Data for the task -
*** Block opens ***

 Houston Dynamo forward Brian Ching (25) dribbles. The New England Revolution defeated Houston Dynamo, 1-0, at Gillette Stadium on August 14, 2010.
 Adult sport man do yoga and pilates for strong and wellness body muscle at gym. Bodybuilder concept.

*** Block closes ***
*** Block opens ***

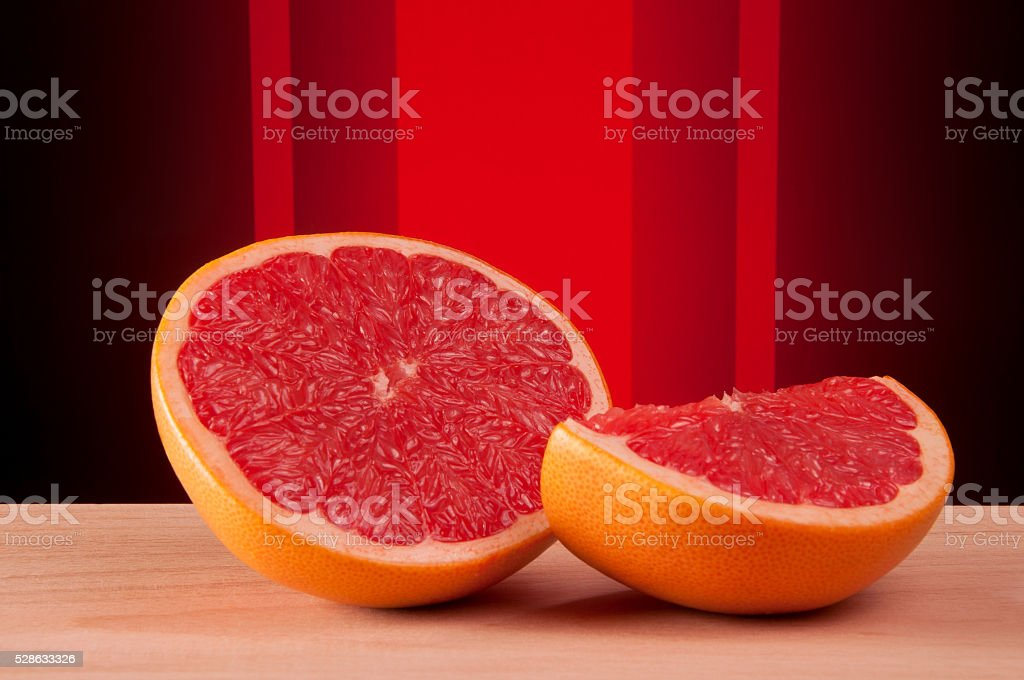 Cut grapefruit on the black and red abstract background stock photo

*** Block closes ***
*** Block opens ***

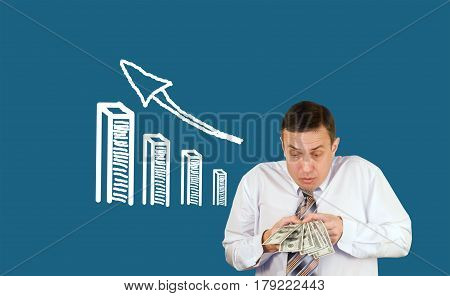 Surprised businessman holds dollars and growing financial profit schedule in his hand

*** Block closes ***

Activity - Start with the line above that contains "Houston Dynamo forward" and end with the line that contains "Adult sport man". Write out those lines exactly, and only those.

Written reply -
 Houston Dynamo forward Brian Ching (25) dribbles. The New England Revolution defeated Houston Dynamo, 1-0, at Gillette Stadium on August 14, 2010.
 Adult sport man do yoga and pilates for strong and wellness body muscle at gym. Bodybuilder concept.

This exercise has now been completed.